>>>

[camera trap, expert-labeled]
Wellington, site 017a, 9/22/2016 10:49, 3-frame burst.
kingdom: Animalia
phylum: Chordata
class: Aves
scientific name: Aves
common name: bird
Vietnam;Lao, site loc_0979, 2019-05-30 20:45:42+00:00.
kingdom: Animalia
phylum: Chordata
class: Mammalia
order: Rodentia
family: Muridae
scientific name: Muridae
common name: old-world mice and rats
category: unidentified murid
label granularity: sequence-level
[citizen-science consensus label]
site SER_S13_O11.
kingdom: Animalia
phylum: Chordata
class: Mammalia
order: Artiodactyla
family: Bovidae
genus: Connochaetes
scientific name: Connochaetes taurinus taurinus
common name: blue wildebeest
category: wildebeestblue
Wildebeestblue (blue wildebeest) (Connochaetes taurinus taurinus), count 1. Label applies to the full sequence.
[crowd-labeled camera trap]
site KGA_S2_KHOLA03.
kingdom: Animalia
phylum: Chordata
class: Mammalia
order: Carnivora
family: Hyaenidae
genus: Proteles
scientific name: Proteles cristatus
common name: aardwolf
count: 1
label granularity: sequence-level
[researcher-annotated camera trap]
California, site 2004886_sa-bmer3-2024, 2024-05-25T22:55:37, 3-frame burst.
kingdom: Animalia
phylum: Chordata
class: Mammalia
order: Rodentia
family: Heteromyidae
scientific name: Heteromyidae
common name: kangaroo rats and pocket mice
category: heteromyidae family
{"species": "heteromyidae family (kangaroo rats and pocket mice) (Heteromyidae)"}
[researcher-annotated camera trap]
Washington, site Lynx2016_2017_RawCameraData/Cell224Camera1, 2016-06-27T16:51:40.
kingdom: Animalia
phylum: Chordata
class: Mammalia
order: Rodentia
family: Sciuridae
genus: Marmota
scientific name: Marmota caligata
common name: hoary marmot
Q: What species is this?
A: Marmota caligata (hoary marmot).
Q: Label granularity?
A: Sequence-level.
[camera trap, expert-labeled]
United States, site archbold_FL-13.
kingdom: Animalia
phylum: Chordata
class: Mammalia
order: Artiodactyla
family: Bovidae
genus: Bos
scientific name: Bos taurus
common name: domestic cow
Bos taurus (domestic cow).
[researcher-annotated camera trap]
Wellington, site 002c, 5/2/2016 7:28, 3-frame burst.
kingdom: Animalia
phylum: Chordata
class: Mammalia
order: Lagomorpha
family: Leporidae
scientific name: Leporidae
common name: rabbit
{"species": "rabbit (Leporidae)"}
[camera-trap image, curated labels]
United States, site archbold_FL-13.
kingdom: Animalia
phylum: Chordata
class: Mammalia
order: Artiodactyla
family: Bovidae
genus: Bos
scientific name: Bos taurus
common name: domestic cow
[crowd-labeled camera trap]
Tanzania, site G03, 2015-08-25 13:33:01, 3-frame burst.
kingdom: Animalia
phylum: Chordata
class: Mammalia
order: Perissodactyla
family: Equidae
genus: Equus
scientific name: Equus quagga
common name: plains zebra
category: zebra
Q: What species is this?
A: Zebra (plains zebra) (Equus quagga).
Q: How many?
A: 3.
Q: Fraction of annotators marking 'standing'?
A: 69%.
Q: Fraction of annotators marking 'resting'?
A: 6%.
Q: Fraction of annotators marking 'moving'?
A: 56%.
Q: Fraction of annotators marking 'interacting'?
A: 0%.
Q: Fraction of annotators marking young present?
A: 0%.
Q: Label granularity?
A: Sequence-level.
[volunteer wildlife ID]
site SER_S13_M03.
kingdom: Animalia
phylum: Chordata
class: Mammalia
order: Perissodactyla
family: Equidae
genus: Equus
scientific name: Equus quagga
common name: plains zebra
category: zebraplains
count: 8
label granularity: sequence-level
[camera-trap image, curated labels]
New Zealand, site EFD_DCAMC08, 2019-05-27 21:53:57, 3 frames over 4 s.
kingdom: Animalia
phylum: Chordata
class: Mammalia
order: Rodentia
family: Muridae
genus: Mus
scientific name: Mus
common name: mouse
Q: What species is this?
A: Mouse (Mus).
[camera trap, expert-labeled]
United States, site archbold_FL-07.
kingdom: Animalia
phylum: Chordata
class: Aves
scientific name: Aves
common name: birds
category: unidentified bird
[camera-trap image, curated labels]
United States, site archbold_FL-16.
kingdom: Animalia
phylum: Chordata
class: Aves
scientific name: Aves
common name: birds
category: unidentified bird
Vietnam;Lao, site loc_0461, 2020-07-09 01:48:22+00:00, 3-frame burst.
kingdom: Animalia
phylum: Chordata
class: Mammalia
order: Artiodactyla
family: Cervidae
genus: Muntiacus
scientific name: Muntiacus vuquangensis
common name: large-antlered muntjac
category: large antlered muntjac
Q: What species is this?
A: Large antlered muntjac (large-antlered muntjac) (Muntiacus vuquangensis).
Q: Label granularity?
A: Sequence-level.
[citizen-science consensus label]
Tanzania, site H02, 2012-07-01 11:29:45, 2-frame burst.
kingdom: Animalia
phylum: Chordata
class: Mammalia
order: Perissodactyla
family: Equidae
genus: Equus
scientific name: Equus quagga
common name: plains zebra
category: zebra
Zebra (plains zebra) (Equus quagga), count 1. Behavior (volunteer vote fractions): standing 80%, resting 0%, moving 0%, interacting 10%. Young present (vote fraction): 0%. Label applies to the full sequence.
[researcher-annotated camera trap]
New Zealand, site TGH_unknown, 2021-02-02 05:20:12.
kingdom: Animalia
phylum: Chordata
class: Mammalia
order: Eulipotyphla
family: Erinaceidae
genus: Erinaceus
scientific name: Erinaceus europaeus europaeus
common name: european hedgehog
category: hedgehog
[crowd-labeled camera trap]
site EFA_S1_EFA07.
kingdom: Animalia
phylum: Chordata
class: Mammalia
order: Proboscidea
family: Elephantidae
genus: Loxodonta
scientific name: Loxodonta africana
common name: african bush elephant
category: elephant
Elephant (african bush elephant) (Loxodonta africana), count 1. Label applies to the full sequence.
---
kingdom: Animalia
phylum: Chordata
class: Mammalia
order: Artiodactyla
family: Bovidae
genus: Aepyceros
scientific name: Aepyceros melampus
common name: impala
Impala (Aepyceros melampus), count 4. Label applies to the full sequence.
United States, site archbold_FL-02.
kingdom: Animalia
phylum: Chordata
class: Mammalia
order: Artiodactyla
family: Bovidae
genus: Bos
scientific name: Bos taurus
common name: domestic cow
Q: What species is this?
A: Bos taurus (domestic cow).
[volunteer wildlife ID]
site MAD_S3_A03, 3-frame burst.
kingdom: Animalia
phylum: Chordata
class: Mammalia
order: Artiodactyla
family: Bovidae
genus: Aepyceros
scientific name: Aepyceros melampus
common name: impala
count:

<<<

The answer must be an exact copy of every entry.

[camera trap, expert-labeled]
Wellington, site 017a, 9/22/2016 10:49, 3-frame burst.
kingdom: Animalia
phylum: Chordata
class: Aves
scientific name: Aves
common name: bird
Vietnam;Lao, site loc_0979, 2019-05-30 20:45:42+00:00.
kingdom: Animalia
phylum: Chordata
class: Mammalia
order: Rodentia
family: Muridae
scientific name: Muridae
common name: old-world mice and rats
category: unidentified murid
label granularity: sequence-level
[citizen-science consensus label]
site SER_S13_O11.
kingdom: Animalia
phylum: Chordata
class: Mammalia
order: Artiodactyla
family: Bovidae
genus: Connochaetes
scientific name: Connochaetes taurinus taurinus
common name: blue wildebeest
category: wildebeestblue
Wildebeestblue (blue wildebeest) (Connochaetes taurinus taurinus), count 1. Label applies to the full sequence.
[crowd-labeled camera trap]
site KGA_S2_KHOLA03.
kingdom: Animalia
phylum: Chordata
class: Mammalia
order: Carnivora
family: Hyaenidae
genus: Proteles
scientific name: Proteles cristatus
common name: aardwolf
count: 1
label granularity: sequence-level
[researcher-annotated camera trap]
California, site 2004886_sa-bmer3-2024, 2024-05-25T22:55:37, 3-frame burst.
kingdom: Animalia
phylum: Chordata
class: Mammalia
order: Rodentia
family: Heteromyidae
scientific name: Heteromyidae
common name: kangaroo rats and pocket mice
category: heteromyidae family
{"species": "heteromyidae family (kangaroo rats and pocket mice) (Heteromyidae)"}
[researcher-annotated camera trap]
Washington, site Lynx2016_2017_RawCameraData/Cell224Camera1, 2016-06-27T16:51:40.
kingdom: Animalia
phylum: Chordata
class: Mammalia
order: Rodentia
family: Sciuridae
genus: Marmota
scientific name: Marmota caligata
common name: hoary marmot
Q: What species is this?
A: Marmota caligata (hoary marmot).
Q: Label granularity?
A: Sequence-level.
[camera trap, expert-labeled]
United States, site archbold_FL-13.
kingdom: Animalia
phylum: Chordata
class: Mammalia
order: Artiodactyla
family: Bovidae
genus: Bos
scientific name: Bos taurus
common name: domestic cow
Bos taurus (domestic cow).
[researcher-annotated camera trap]
Wellington, site 002c, 5/2/2016 7:28, 3-frame burst.
kingdom: Animalia
phylum: Chordata
class: Mammalia
order: Lagomorpha
family: Leporidae
scientific name: Leporidae
common name: rabbit
{"species": "rabbit (Leporidae)"}
[camera-trap image, curated labels]
United States, site archbold_FL-13.
kingdom: Animalia
phylum: Chordata
class: Mammalia
order: Artiodactyla
family: Bovidae
genus: Bos
scientific name: Bos taurus
common name: domestic cow
[crowd-labeled camera trap]
Tanzania, site G03, 2015-08-25 13:33:01, 3-frame burst.
kingdom: Animalia
phylum: Chordata
class: Mammalia
order: Perissodactyla
family: Equidae
genus: Equus
scientific name: Equus quagga
common name: plains zebra
category: zebra
Q: What species is this?
A: Zebra (plains zebra) (Equus quagga).
Q: How many?
A: 3.
Q: Fraction of annotators marking 'standing'?
A: 69%.
Q: Fraction of annotators marking 'resting'?
A: 6%.
Q: Fraction of annotators marking 'moving'?
A: 56%.
Q: Fraction of annotators marking 'interacting'?
A: 0%.
Q: Fraction of annotators marking young present?
A: 0%.
Q: Label granularity?
A: Sequence-level.
[volunteer wildlife ID]
site SER_S13_M03.
kingdom: Animalia
phylum: Chordata
class: Mammalia
order: Perissodactyla
family: Equidae
genus: Equus
scientific name: Equus quagga
common name: plains zebra
category: zebraplains
count: 8
label granularity: sequence-level
[camera-trap image, curated labels]
New Zealand, site EFD_DCAMC08, 2019-05-27 21:53:57, 3 frames over 4 s.
kingdom: Animalia
phylum: Chordata
class: Mammalia
order: Rodentia
family: Muridae
genus: Mus
scientific name: Mus
common name: mouse
Q: What species is this?
A: Mouse (Mus).
[camera trap, expert-labeled]
United States, site archbold_FL-07.
kingdom: Animalia
phylum: Chordata
class: Aves
scientific name: Aves
common name: birds
category: unidentified bird
[camera-trap image, curated labels]
United States, site archbold_FL-16.
kingdom: Animalia
phylum: Chordata
class: Aves
scientific name: Aves
common name: birds
category: unidentified bird
Vietnam;Lao, site loc_0461, 2020-07-09 01:48:22+00:00, 3-frame burst.
kingdom: Animalia
phylum: Chordata
class: Mammalia
order: Artiodactyla
family: Cervidae
genus: Muntiacus
scientific name: Muntiacus vuquangensis
common name: large-antlered muntjac
category: large antlered muntjac
Q: What species is this?
A: Large antlered muntjac (large-antlered muntjac) (Muntiacus vuquangensis).
Q: Label granularity?
A: Sequence-level.
[citizen-science consensus label]
Tanzania, site H02, 2012-07-01 11:29:45, 2-frame burst.
kingdom: Animalia
phylum: Chordata
class: Mammalia
order: Perissodactyla
family: Equidae
genus: Equus
scientific name: Equus quagga
common name: plains zebra
category: zebra
Zebra (plains zebra) (Equus quagga), count 1. Behavior (volunteer vote fractions): standing 80%, resting 0%, moving 0%, interacting 10%. Young present (vote fraction): 0%. Label applies to the full sequence.
[researcher-annotated camera trap]
New Zealand, site TGH_unknown, 2021-02-02 05:20:12.
kingdom: Animalia
phylum: Chordata
class: Mammalia
order: Eulipotyphla
family: Erinaceidae
genus: Erinaceus
scientific name: Erinaceus europaeus europaeus
common name: european hedgehog
category: hedgehog
[crowd-labeled camera trap]
site EFA_S1_EFA07.
kingdom: Animalia
phylum: Chordata
class: Mammalia
order: Proboscidea
family: Elephantidae
genus: Loxodonta
scientific name: Loxodonta africana
common name: african bush elephant
category: elephant
Elephant (african bush elephant) (Loxodonta africana), count 1. Label applies to the full sequence.
---
kingdom: Animalia
phylum: Chordata
class: Mammalia
order: Artiodactyla
family: Bovidae
genus: Aepyceros
scientific name: Aepyceros melampus
common name: impala
Impala (Aepyceros melampus), count 4. Label applies to the full sequence.
United States, site archbold_FL-02.
kingdom: Animalia
phylum: Chordata
class: Mammalia
order: Artiodactyla
family: Bovidae
genus: Bos
scientific name: Bos taurus
common name: domestic cow
Q: What species is this?
A: Bos taurus (domestic cow).
[volunteer wildlife ID]
site MAD_S3_A03, 3-frame burst.
kingdom: Animalia
phylum: Chordata
class: Mammalia
order: Artiodactyla
family: Bovidae
genus: Aepyceros
scientific name: Aepyceros melampus
common name: impala
count:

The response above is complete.